We know that the thermodynamics or spontaneity of a reaction is directly related to the Gibbs free energy. So, it's going to be really important that we understand how to break down the Gibbs free energy equation and know how to use it. All right. So in this video, I'm going to describe every term and help you guys see how it relates to reactions.
The first thing, going all the way back, Gibbs free energy, or ΔG, is going to predict the favorability of the reaction. Remember that another word for favorability is spontaneity. It's comprised of 3 terms: ΔH, ΔS, and T. I want to go through each one, one at a time, and talk about what they mean.
ΔH is the enthalpy. Enthalpy can get confusing because ΔH and ΔG are often the same. Many times, if you have a negative enthalpy, you'll also have a negative spontaneity, and many students get confused, thinking that they're actually the same thing. They're not. ΔH is just one component of the spontaneity, but we also have to take into account the temperature and ΔS. So let me start right there.
What is the enthalpy? It's simply the sum of the bond association energies for the reaction. What that means is I'm going to be making bonds, I'm going to be breaking bonds. All of those actions require that I'm putting in energy or I'm receiving some energy. When I add all those together, whatever my final number is, that's my enthalpy. And later on we're going to learn how to actually add and subtract that stuff. But for right now, I'm just trying to tell you guys the big picture.
If something has a negative enthalpy, a negative ΔH, that's what happens when you make bonds. When you make bonds, you are getting some energy back. Why? Because I already taught you guys, I showed you in the free energy diagram how you could gain energy by putting two atoms together. That's what we call exothermic. Exothermic doesn't always mean that the reaction is favored. Remember, favorability has to do with exergonic or endergonic, but it is one component of it.
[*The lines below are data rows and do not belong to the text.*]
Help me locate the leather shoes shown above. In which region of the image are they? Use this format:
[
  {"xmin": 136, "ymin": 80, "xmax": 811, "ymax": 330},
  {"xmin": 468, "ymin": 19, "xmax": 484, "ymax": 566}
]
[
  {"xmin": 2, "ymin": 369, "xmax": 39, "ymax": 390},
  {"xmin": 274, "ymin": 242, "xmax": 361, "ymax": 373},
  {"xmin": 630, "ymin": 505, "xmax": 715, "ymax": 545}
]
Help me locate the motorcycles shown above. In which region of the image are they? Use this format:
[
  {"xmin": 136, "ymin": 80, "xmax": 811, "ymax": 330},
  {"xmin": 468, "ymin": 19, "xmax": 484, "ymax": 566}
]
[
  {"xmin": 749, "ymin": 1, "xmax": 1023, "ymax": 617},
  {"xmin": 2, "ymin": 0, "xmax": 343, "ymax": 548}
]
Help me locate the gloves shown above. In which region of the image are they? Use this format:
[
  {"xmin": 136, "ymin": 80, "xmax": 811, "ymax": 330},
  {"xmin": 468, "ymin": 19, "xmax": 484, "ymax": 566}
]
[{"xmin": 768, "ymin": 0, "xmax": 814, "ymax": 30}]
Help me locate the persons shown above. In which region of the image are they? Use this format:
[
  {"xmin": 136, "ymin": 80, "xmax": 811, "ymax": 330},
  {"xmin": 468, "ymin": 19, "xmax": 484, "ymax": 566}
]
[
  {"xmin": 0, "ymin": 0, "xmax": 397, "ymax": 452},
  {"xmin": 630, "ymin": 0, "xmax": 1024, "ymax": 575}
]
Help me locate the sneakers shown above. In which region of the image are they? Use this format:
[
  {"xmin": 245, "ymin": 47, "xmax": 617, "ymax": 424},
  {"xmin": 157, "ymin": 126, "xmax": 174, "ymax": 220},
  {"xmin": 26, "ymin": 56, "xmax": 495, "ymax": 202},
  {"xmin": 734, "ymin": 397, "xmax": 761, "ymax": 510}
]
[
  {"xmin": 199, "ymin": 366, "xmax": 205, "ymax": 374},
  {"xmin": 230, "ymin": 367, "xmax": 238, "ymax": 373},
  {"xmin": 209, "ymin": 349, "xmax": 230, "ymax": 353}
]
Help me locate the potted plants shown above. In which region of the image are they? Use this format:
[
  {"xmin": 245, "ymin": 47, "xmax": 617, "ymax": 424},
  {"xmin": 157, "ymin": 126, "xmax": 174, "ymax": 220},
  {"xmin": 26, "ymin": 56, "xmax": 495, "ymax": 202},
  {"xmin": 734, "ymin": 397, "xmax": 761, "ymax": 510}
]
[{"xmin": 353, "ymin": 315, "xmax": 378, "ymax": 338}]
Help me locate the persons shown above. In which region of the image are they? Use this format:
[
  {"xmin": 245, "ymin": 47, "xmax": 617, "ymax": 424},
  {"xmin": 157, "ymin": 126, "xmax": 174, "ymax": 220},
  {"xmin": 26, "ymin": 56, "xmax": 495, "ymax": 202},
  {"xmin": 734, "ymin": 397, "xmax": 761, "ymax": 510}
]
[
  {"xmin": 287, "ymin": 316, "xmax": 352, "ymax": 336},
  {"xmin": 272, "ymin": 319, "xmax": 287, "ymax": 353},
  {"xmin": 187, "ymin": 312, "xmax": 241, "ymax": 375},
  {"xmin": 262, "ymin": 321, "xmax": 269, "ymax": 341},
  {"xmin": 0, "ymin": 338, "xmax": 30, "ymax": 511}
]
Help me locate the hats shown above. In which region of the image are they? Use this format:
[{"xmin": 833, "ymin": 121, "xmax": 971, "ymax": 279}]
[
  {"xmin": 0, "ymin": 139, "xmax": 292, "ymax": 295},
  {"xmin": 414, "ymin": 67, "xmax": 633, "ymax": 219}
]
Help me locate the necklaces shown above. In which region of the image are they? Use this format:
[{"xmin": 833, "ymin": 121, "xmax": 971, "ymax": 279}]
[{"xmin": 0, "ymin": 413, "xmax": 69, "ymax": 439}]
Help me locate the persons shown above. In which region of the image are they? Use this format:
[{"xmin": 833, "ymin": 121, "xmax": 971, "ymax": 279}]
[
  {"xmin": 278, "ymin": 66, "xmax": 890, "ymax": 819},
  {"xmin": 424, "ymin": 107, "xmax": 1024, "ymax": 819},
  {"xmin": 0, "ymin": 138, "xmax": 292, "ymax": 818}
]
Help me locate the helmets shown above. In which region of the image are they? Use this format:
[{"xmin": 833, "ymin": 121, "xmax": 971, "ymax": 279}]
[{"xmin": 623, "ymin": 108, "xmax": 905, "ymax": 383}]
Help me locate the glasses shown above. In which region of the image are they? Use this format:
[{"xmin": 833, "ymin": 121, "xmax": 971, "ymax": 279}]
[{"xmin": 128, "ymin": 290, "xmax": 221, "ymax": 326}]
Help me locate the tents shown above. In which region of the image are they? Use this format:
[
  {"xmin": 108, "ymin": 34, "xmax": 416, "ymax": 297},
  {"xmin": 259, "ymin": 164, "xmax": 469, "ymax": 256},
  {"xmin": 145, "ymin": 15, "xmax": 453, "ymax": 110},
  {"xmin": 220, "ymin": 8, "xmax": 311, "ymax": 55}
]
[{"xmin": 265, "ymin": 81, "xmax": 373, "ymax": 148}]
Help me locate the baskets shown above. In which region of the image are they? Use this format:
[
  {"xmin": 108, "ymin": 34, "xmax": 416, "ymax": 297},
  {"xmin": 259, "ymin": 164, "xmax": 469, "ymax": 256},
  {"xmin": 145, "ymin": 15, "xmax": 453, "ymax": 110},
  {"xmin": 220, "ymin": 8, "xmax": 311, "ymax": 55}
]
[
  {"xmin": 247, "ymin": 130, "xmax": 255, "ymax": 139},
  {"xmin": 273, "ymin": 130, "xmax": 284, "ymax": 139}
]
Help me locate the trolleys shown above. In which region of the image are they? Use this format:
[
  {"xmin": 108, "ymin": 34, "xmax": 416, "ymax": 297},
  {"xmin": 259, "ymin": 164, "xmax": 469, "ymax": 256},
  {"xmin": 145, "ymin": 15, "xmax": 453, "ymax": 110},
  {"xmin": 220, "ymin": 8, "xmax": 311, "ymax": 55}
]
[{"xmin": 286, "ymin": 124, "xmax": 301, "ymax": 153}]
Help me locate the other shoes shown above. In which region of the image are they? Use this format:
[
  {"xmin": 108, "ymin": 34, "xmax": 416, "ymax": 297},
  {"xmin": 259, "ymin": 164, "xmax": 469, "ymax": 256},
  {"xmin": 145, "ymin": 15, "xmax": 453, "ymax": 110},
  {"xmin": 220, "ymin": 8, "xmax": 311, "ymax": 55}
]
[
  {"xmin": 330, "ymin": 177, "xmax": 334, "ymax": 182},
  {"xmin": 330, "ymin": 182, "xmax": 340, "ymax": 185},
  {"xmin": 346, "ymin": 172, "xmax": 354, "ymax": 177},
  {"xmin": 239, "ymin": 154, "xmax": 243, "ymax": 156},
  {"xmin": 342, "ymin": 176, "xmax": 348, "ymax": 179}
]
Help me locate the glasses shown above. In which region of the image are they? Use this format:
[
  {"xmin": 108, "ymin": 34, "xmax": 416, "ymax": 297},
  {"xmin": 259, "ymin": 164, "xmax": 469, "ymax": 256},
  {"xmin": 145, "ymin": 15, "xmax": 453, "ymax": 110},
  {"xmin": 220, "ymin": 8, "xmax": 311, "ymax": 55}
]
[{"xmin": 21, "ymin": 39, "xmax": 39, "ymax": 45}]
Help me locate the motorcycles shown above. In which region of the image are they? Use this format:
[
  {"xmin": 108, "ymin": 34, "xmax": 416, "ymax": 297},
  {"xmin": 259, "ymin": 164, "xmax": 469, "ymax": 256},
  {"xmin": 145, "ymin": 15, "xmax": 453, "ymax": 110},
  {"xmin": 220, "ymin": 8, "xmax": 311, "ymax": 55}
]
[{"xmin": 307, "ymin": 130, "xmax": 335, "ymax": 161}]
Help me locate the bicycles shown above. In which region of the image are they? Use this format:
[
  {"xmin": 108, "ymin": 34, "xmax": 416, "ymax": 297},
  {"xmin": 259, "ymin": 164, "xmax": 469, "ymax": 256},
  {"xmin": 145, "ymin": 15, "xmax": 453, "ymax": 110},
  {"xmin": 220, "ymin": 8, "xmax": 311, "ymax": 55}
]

Well, what if your enthalpy is positive? If it's positive, that means I’m breaking bonds because it requires energy to break bonds. Once you break bonds, that’s going to be endothermic because of the fact that it requires that I'm putting energy into the system to make those atoms separate.
Now let's talk about one that's actually a little more difficult to understand: the entropy, ΔS. Entropy is a measure of disorder in the system. This can seem very confusing because it's like, how does the system know how disordered it is? I'm going to explain this in more depth later when I actually talk about entropy all on its own. But for right now, I just want you guys to know what the signs mean. If it's negative entropy, that means that I'm going to a more ordered state. Entropy means how disordered something is, so the opposite of disordered is ordered. If it's positive, that means it’s more disordered. A state always wants to be in its most disordered arrangement possible, so that's going to be a good thing. So, when ΔS is positive, that means my reaction is going to be a little more favored. Hopefully, you guys understand that negative means ordered, positive means disordered, and positive is the one that is actually favored.
Finally, we have our last variable, which is temperature, and note where temperature is in the equation. Temperature is going to be a coefficient of ΔS. What that means is that as temperature goes up, it's going to amplify the effect of entropy on my overall favorability. As I increase the temperature of my reaction, the entropy of the reaction is going to matter a whole lot more in determining the overall fate of my reaction, whether it's going to be favored or not. On the other hand, as I reduce my temperature down to 0 Kelvin or absolute zero, it's going to mean that my entropy becomes less and less important. Eventually, as you approach absolute zero, entropy doesn't matter at all anymore because there's actually no more movement, and all that matters is the heats of dissociation. That's kind of theoretical, but I hope that makes sense to you guys. We're going to be learning and talking about that more later when we discuss entropy all on its own.